_Given data_.
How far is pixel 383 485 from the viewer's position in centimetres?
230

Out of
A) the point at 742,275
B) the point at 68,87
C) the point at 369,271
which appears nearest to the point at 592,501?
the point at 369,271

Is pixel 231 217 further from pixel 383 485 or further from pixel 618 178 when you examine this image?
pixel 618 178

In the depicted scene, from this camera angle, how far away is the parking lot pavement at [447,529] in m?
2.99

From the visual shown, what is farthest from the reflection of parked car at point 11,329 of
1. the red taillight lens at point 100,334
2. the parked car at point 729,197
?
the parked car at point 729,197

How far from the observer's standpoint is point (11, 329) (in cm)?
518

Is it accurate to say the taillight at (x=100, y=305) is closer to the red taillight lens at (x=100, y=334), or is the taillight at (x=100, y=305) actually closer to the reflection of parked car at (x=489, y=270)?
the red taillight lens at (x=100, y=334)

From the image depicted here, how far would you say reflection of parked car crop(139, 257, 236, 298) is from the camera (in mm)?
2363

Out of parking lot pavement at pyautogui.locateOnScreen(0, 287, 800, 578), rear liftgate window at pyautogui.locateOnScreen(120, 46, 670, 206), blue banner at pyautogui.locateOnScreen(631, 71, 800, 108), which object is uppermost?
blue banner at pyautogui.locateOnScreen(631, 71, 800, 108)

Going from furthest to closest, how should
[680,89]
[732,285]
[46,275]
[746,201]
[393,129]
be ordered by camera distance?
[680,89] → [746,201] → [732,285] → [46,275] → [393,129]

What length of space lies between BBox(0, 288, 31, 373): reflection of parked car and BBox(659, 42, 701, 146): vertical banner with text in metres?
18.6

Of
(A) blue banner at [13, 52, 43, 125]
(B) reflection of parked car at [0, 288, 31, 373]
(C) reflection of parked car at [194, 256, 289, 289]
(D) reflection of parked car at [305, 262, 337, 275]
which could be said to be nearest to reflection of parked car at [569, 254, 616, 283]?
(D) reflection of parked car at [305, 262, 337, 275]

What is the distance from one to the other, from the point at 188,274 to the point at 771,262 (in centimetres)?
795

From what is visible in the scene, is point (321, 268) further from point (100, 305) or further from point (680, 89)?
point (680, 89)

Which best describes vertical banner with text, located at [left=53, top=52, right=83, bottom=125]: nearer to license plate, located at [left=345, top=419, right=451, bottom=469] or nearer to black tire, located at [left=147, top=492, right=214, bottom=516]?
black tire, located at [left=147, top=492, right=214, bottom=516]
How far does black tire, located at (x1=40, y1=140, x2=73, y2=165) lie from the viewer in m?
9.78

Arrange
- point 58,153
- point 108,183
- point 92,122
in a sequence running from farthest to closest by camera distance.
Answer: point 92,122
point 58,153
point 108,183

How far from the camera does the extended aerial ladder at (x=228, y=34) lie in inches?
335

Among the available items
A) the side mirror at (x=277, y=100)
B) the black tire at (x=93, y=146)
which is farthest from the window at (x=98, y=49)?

_Exercise aim_. Print the lines of the listing above, from the line containing "From the visual" through the line containing "[680,89] → [746,201]", both included, exactly as they appear.

_Task answer_.
From the visual shown, what is farthest from the reflection of parked car at point 11,329 of
1. the red taillight lens at point 100,334
2. the parked car at point 729,197
?
the parked car at point 729,197

How far from the observer's standpoint is point (11, 329) (in cm)?
518

Is it accurate to say the taillight at (x=100, y=305) is closer to the red taillight lens at (x=100, y=334), or is the taillight at (x=100, y=305) actually closer to the reflection of parked car at (x=489, y=270)?
the red taillight lens at (x=100, y=334)

From the image depicted here, how far would you say reflection of parked car crop(139, 257, 236, 298) is from the camera (in mm)?
2363

Out of parking lot pavement at pyautogui.locateOnScreen(0, 287, 800, 578), rear liftgate window at pyautogui.locateOnScreen(120, 46, 670, 206), blue banner at pyautogui.locateOnScreen(631, 71, 800, 108), which object is uppermost?
blue banner at pyautogui.locateOnScreen(631, 71, 800, 108)

Going from furthest to closest, how should
[680,89]
[732,285]
[46,275]
[746,201]
[393,129]
be ordered by camera distance?
[680,89] → [746,201] → [732,285] → [46,275] → [393,129]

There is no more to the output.